Ce concept est déjà appliqué aux États-Unis au moyen de l'Inmate Financial Responsibility Program (IFRP). Dans le cadre de ce programme administré par le Federal Bureau of Prisons du département de la Justice des États-Unis, chaque détenu devant verser une somme d'argent est encouragé, peu importe ses ressources financières, à élaborer une entente de paiement. Grâce à un système d'information automatisé, le personnel peut passer en revue les obligations financières d'un délinquant et vérifier s'il s'en acquitte. Le non-respect de l'entente de paiement est pris en compte lorsque des décisions sont prises relativement à la libération conditionnelle, au type d'établissement, à l'attribution d'un travail, à la rémunération au rendement, aux gratifications associées à la mise en liberté et aux programmes communautaires.
L'efficacité du programme est assurée par l'exécution des obligations par les établissements, la surveillance par les bureaux régionaux et l'examen des programmes. Comme dans le cas de la suramende compensatoire fédérale – à l'exception des paiements versés directement aux victimes à titre de dédommagement – la plus grande partie des fonds recueillis par l'IFRP sont déposés dans le Crime Victims' Fund, puis sont distribués aux États pour financer les programmes d'indemnisation et d'aide aux victimes.
Depuis le lancement du programme, des millions de dollars ont été recueillis pour financer et promouvoir les programmes d'aide aux victimes. Par ailleurs, les taux de participation et de perception ont augmenté au fil des ans.
Pour favoriser l'utilisation des ordonnances de dédommagement, il faudrait obtenir des renseignements auprès des victimes pendant l'enquête présentencielle afin d'évaluer la perte financière qui sera prise en compte aux fins de la sentence.
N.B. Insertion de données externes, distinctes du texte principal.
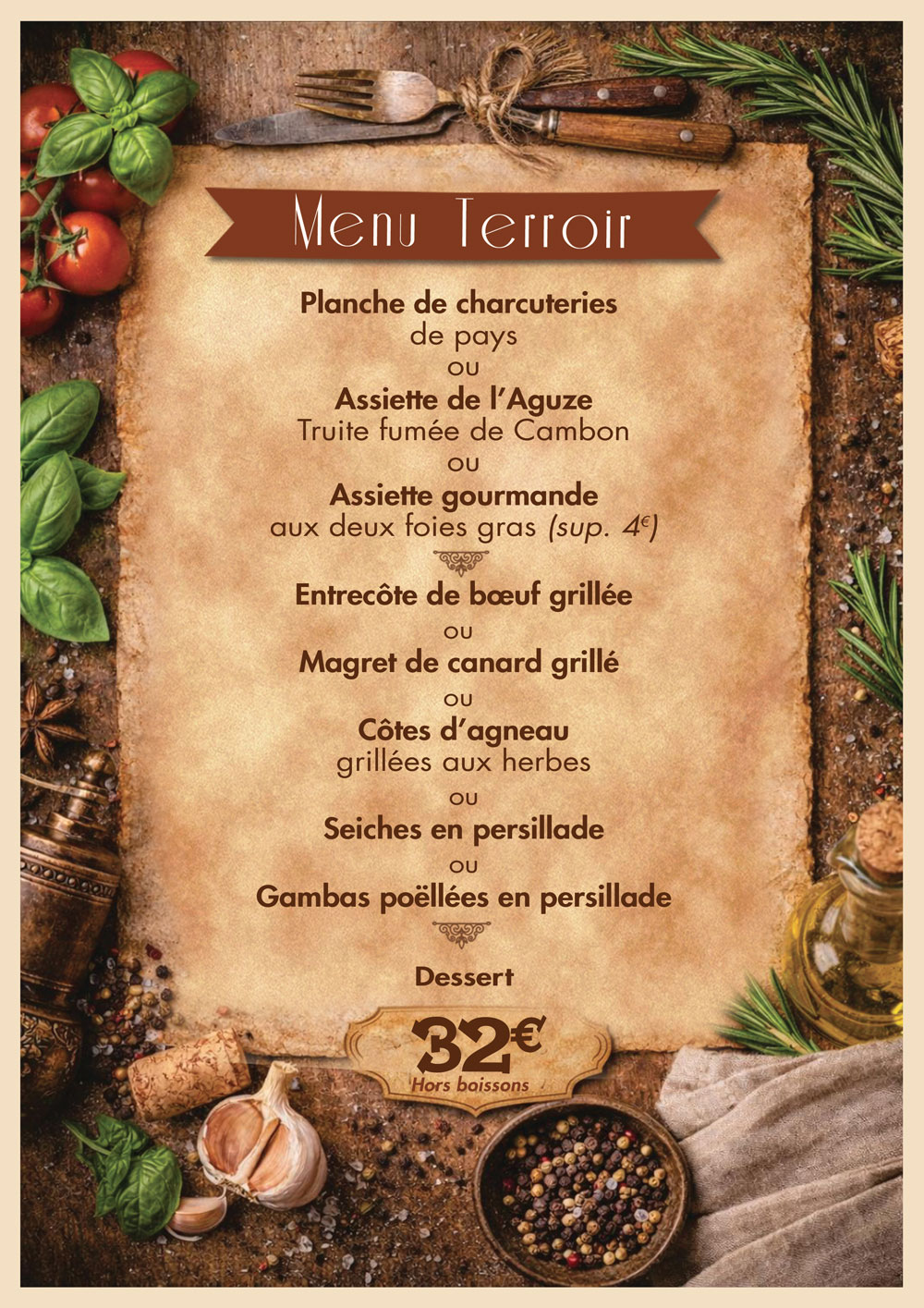 Menu Terroir

Planche de charcuteries
de pays
ou
Assiette de l'Aguze
Truite fumée de Cambon
ou
Assiette gourmande
aux deux foies gras (sup. 4€)

Entrecôte de bœuf grillée
ou
Magret de canard grillé
ou
Côtes d'agneau
grillées aux herbes
ou
Seiches en persillade
ou
Gambas poëllées en persillade

Dessert

32€
Hors boissons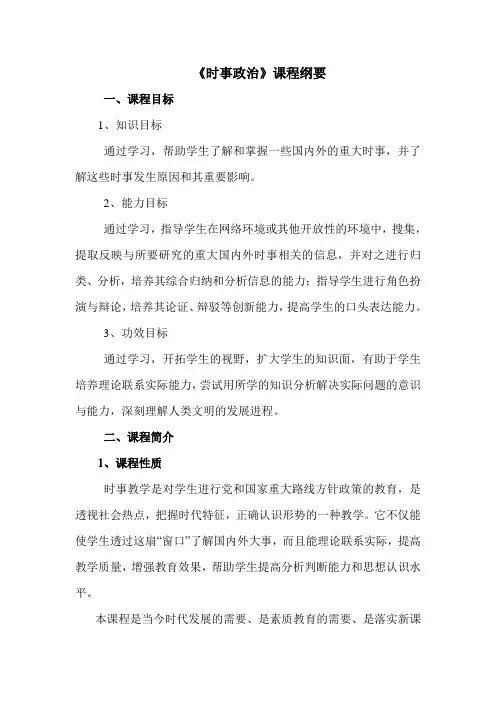 《时事政治》课程纲要

一、课程目标

1、知识目标

通过学习，帮助学生了解和掌握一些国内外的重大时事，并了解这些时事发生原因和其重要影响。

2、能力目标

通过学习，指导学生在网络环境或其他开放性的环境中，搜集，提取反映与所要研究的重大国内外时事相关的信息，并对之进行归类、分析，培养其综合归纳和分析信息的能力；指导学生进行角色扮演与辩论，培养其论证、辩驳等创新能力，提高学生的口头表达能力。

3、功效目标

通过学习，开拓学生的视野，扩大学生的知识面，有助于学生培养理论联系实际能力，尝试用所学的知识分析解决实际问题的意识与能力，深刻理解人类文明的发展进程。

二、课程简介

1、课程性质

时事教学是对学生进行党和国家重大路线方针政策的教育，是透视社会热点，把握时代特征，正确认识形势的一种教学。它不仅能使学生透过这扇“窗口”了解国内外大事，而且能理论联系实际，提高教学质量，增强教育效果，帮助学生提高分析判断能力和思想认识水平。

本课程是当今时代发展的需要、是素质教育的需要、是落实新课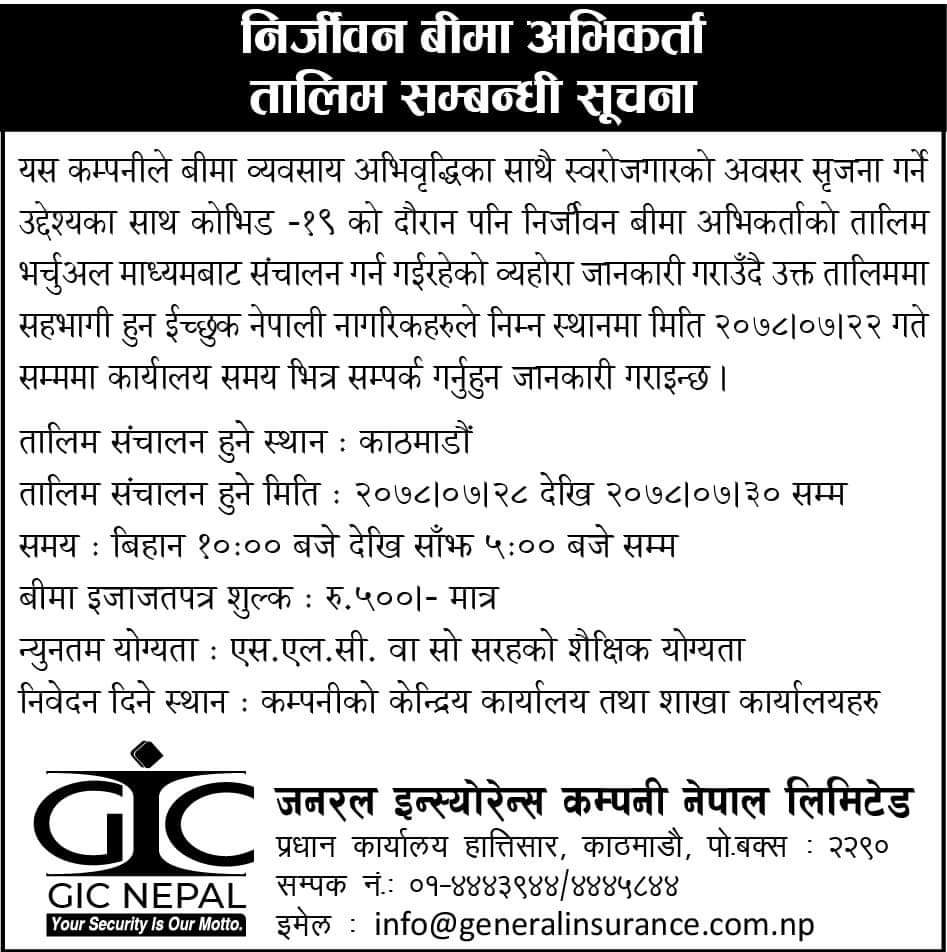 निर्जीवन बीमा अभिकर्ता
तालिम सम्बन्धी सूचना

यस कम्पनीले बीमा व्यवसाय अभिवृद्धिका साथै स्वरोजगारको अवसर सृजना गर्ने उद्देश्यका साथ कोभिड -१९ को दौरान पनि निर्जीवन बीमा अभिकर्ताको तालिम भर्चुअल माध्यमबाट संचालन गर्न गईरहेको व्यहोरा जानकारी गराउँदै उक्त तालिममा सहभागी हुन ईच्छुक नेपाली नागरिकहरुले निम्न स्थानमा मिति २०७८।०७।२२ गते सम्ममा कार्यालय समय भित्र सम्पर्क गर्नुहुन जानकारी गराइन्छ ।

तालिम संचालन हुने स्थान : काठमाडौं
तालिम संचालन हुने मिति : २०७८।०७।२८ देखि २०७८।०७।३० सम्म
समय : बिहान १०:०० बजे देखि साँझ ५:०० बजे सम्म
बीमा इजाजतपत्र शुल्क : रु.५००।- मात्र
न्युनतम योग्यता : एस.एल.सी. वा सो सरहको शैक्षिक योग्यता
निवेदन दिने स्थान : कम्पनीको केन्द्रिय कार्यालय तथा शाखा कार्यालयहरु

GIC
GIC NEPAL
Your Security Is Our Motto.

जनरल इन्स्योरेन्स कम्पनी नेपाल लिमिटेड
प्रधान कार्यालय हात्तिसार, काठमाडौ, पो.बक्स : २२९०
सम्पक नं.: ०१-४४४३९४४/४४४५८४४
इमेल : info@generalinsurance.com.np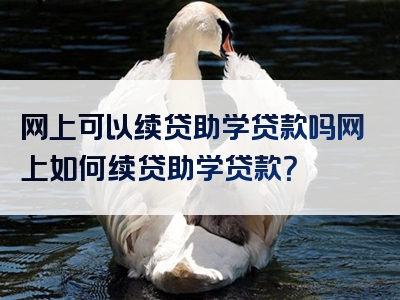 网上可以续贷助学贷款吗网上如何续贷助学贷款?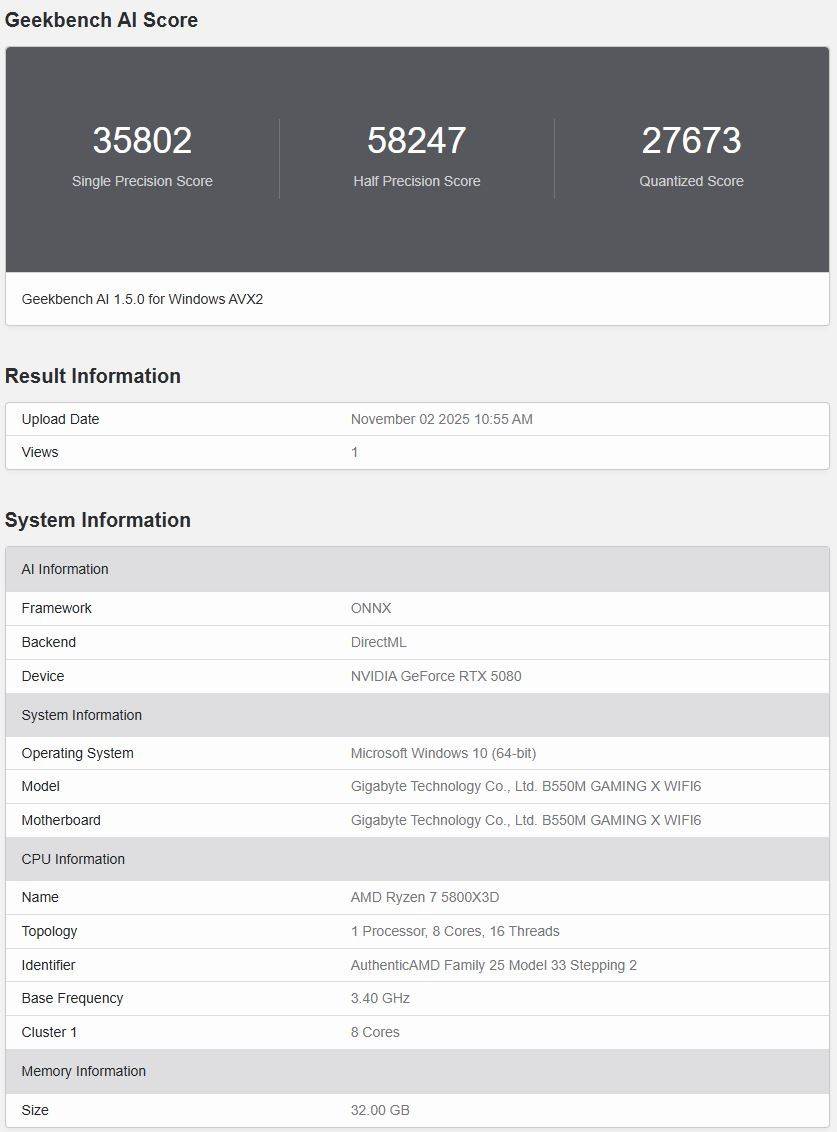 Geekbench AI Score

35802
Single Precision Score

58247
Half Precision Score

27673
Quantized Score

Geekbench AI 1.5.0 for Windows AVX2

Result Information

| Upload Date | November 02 2025 10:55 AM |
|---|---|
| Views | 1 |

System Information

| AI Information | |
|---|---|
| Framework | ONNX |
| Backend | DirectML |
| Device | NVIDIA GeForce RTX 5080 |
| System Information | |
| Operating System | Microsoft Windows 10 (64-bit) |
| Model | Gigabyte Technology Co., Ltd. B550M GAMING X WIFI6 |
| Motherboard | Gigabyte Technology Co., Ltd. B550M GAMING X WIFI6 |
| CPU Information | |
| Name | AMD Ryzen 7 5800X3D |
| Topology | 1 Processor, 8 Cores, 16 Threads |
| Identifier | AuthenticAMD Family 25 Model 33 Stepping 2 |
| Base Frequency | 3.40 GHz |
| Cluster 1 | 8 Cores |
| Memory Information | |
| Size | 32.00 GB |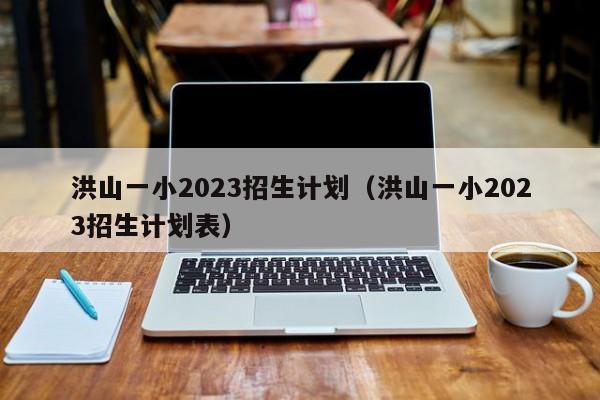 洪山一小2023招生计划（洪山一小2023招生计划表）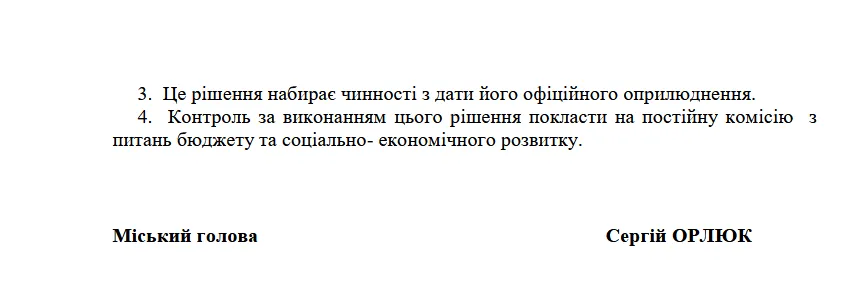 3. Це рішення набирає чинності з дати його офіційного оприлюднення.
4. Контроль за виконанням цього рішення покласти на постійну комісію з питань бюджету та соціально- економічного розвитку.

Міський голова Сергій ОРЛЮК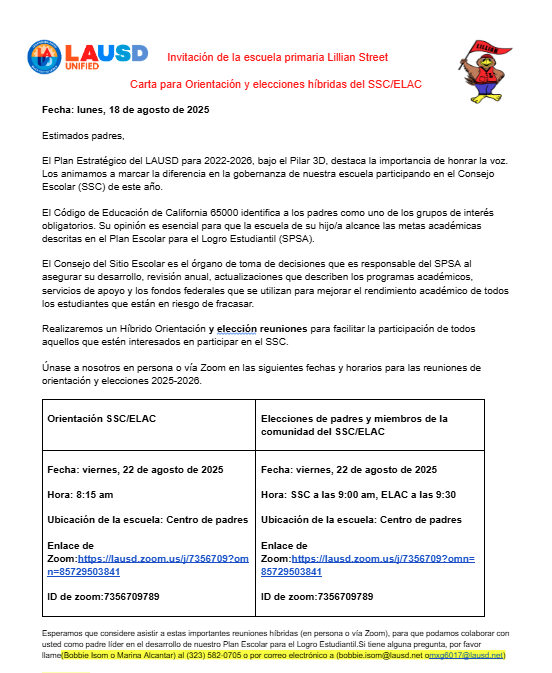 LAUSD UNIFIED

Invitación de la escuela primaria Lillian Street

Carta para Orientación y elecciones híbridas del SSC/ELAC

LILLIAN

Fecha: lunes, 18 de agosto de 2025

Estimados padres,

El Plan Estratégico del LAUSD para 2022-2026, bajo el Pilar 3D, destaca la importancia de honrar la voz. Los animamos a marcar la diferencia en la gobernanza de nuestra escuela participando en el Consejo Escolar (SSC) de este año.

El Código de Educación de California 65000 identifica a los padres como uno de los grupos de interés obligatorios. Su opinión es esencial para que la escuela de su hijo/a alcance las metas académicas descritas en el Plan Escolar para el Logro Estudiantil (SPSA).

El Consejo del Sitio Escolar es el órgano de toma de decisiones que es responsable del SPSA al asegurar su desarrollo, revisión anual, actualizaciones que describen los programas académicos, servicios de apoyo y los fondos federales que se utilizan para mejorar el rendimiento académico de todos los estudiantes que están en riesgo de fracasar.

Realizaremos un Híbrido Orientación y elección reuniones para facilitar la participación de todos aquellos que estén interesados en participar en el SSC.

Únase a nosotros en persona o vía Zoom en las siguientes fechas y horarios para las reuniones de orientación y elecciones 2025-2026.

| Orientación SSC/ELAC | Elecciones de padres y miembros de la comunidad del SSC/ELAC |
|---|---|
| Fecha: viernes, 22 de agosto de 2025<br><br>Hora: 8:15 am<br><br>Ubicación de la escuela: Centro de padres<br><br>Enlace de Zoom:https://lausd.zoom.us/j/7356709?omn=85729503841<br><br>ID de zoom:7356709789 | Fecha: viernes, 22 de agosto de 2025<br><br>Hora: SSC a las 9:00 am, ELAC a las 9:30<br><br>Ubicación de la escuela: Centro de padres<br><br>Enlace de Zoom:https://lausd.zoom.us/j/7356709?omn=85729503841<br><br>ID de zoom:7356709789 |

Esperamos que considere asistir a estas importantes reuniones híbridas (en persona o vía Zoom), para que podamos colaborar con usted como padre líder en el desarrollo de nuestro Plan Escolar para el Logro Estudiantil.Si tiene alguna pregunta, por favor llame(Bobbie Isom o Marina Alcantar) al (323) 582-0705 o por correo electrónico a (bobbie.isom@lausd.net omxg6017@lausd.net)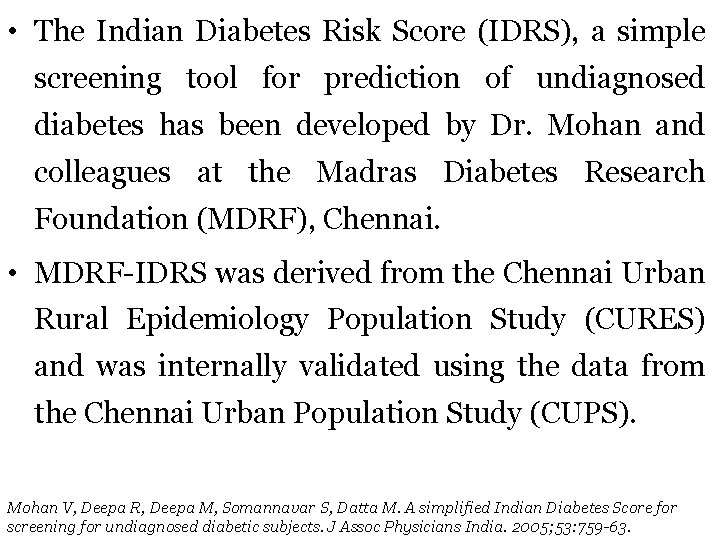 • The Indian Diabetes Risk Score (IDRS), a simple screening tool for prediction of undiagnosed diabetes has been developed by Dr. Mohan and colleagues at the Madras Diabetes Research Foundation (MDRF), Chennai.

• MDRF-IDRS was derived from the Chennai Urban Rural Epidemiology Population Study (CURES) and was internally validated using the data from the Chennai Urban Population Study (CUPS).

Mohan V, Deepa R, Deepa M, Somannavar S, Datta M. A simplified Indian Diabetes Score for screening for undiagnosed diabetic subjects. J Assoc Physicians India. 2005;53:759-63.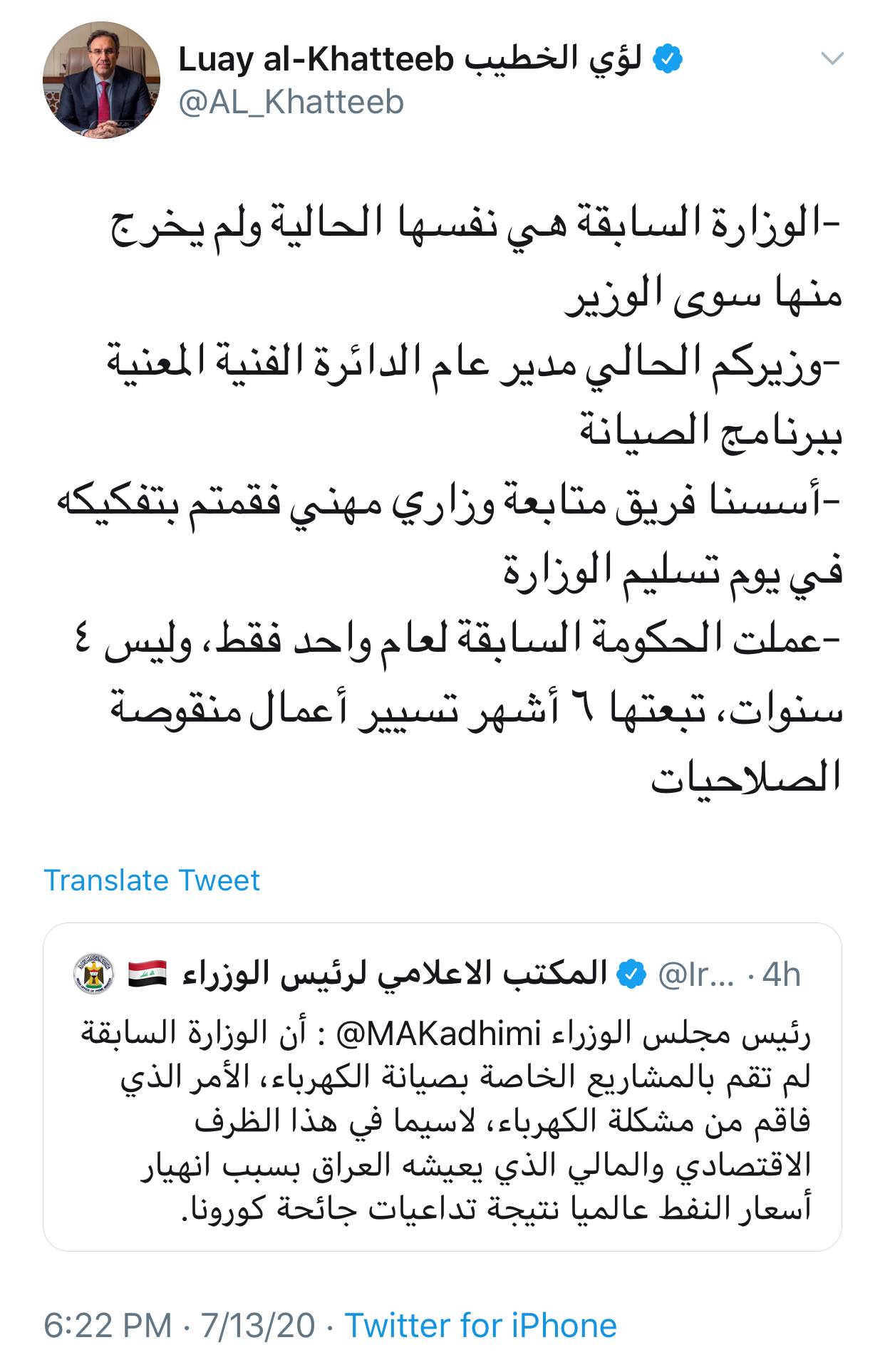 Luay al-Khatteeb لؤي الخطيب
@AL_Khatteeb

-الوزارة السابقة هي نفسها الحالية ولم يخرج منها سوى الوزير
-وزيركم الحالي مدير عام الدائرة الفنية المعنية ببرنامج الصيانة
-أسسنا فريق متابعة وزاري مهني فقمتم بتفكيكه في يوم تسليم الوزارة
-عملت الحكومة السابقة لعام واحد فقط، وليس ٤ سنوات، تبعتها ٦ أشهر تسيير أعمال منقوصة الصلاحيات

Translate Tweet

المكتب الاعلامي لرئيس الوزراء @Ir... · 4h
رئيس مجلس الوزراء @MAKadhimi : أن الوزارة السابقة لم تقم بالمشاريع الخاصة بصيانة الكهرباء، الأمر الذي فاقم من مشكلة الكهرباء، لاسيما في هذا الظرف الاقتصادي والمالي الذي يعيشه العراق بسبب انهيار أسعار النفط عالميا نتيجة تداعيات جائحة كورونا.

6:22 PM · 7/13/20 · Twitter for iPhone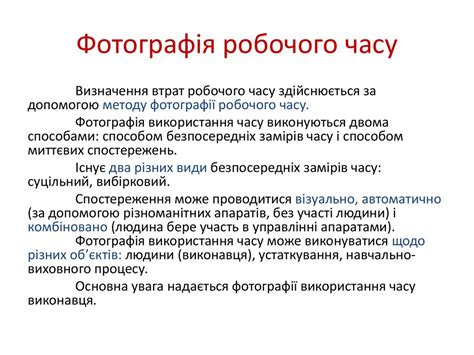 Фотографія робочого часу

Визначення втрат робочого часу здійснюється за допомогою методу фотографії робочого часу.

Фотографія використання часу виконуються двома способами: способом безпосередніх замірів часу і способом миттєвих спостережень.

Існує два різних види безпосередніх замірів часу: суцільний, вибірковий.

Спостереження може проводитися візуально, автоматично (за допомогою різноманітних апаратів, без участі людини) і комбіновано (людина бере участь в управлінні апаратами).

Фотографія використання часу може виконуватися щодо різних об'єктів: людини (виконавця), устаткування, навчально-виховного процесу.

Основна увага надається фотографії використання часу виконавця.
En outre, il est souhaitable de fournir aux victimes les lignes directrices sur la façon d'étayer les pertes en vue d'obtenir un dédommagement.
Recommandations
- Obliger les juges à envisager la possibilité de rendre une ordonnance de dédommagement dans tous les cas où l'infraction a fait une victime et à motiver leurs décisions de ne pas rendre une telle ordonnance, en adoptant des dispositions semblables à celles relatives à la suramende compensatoire fédérale et en modifiant le paragraphe 738(1) du Code criminel.
- Subsidiairement, conférer aux victimes le droit de demander un dédommagement et le droit de porter en appel une décision rejetant cette demande, en modifiant le paragraphe 738(1) du Code criminel.
- Remettre aux victimes des lignes directrices détaillées sur la façon d'étayer leurs pertes en vue d'obtenir un dédommagement.
- Ne plus exiger que le montant du dédommagement soit facilement déterminable ou permettre au tribunal de rendre une ordonnance de dédommagement dont le montant est « à déterminer » si tous les frais ne sont pas connus au moment de l'infliction de la peine (c.-à-d. exiger des juges qu'ils reportent l'infliction de la peine jusqu'à ce que des renseignements soient obtenus ou permettre que le montant du dédommagement soit déterminé ultérieurement par un agent de probation ou de libération conditionnelle, la commission des libérations conditionnelles, etc.).
- Examiner la capacité du gouvernement fédéral de déduire le montant du dédommagement des paiements fédéraux (chèques de remboursement de TPS, prestations d'assurance-emploi, etc.).
- Tenir les délinquants responsables en imposant des conditions qui font en sorte qu'ils se conforment aux ordonnances de dédommagement et à la suramende compensatoire fédérale et en autorisant le SCC à déduire des montants raisonnables du revenu d'un délinquant pour payer le dédommagement ou la suramende compensatoire fédérale en souffrance.
- Doubler le montant de la suramende compensatoire fédérale et la rendre obligatoire dans tous les cas sans exception.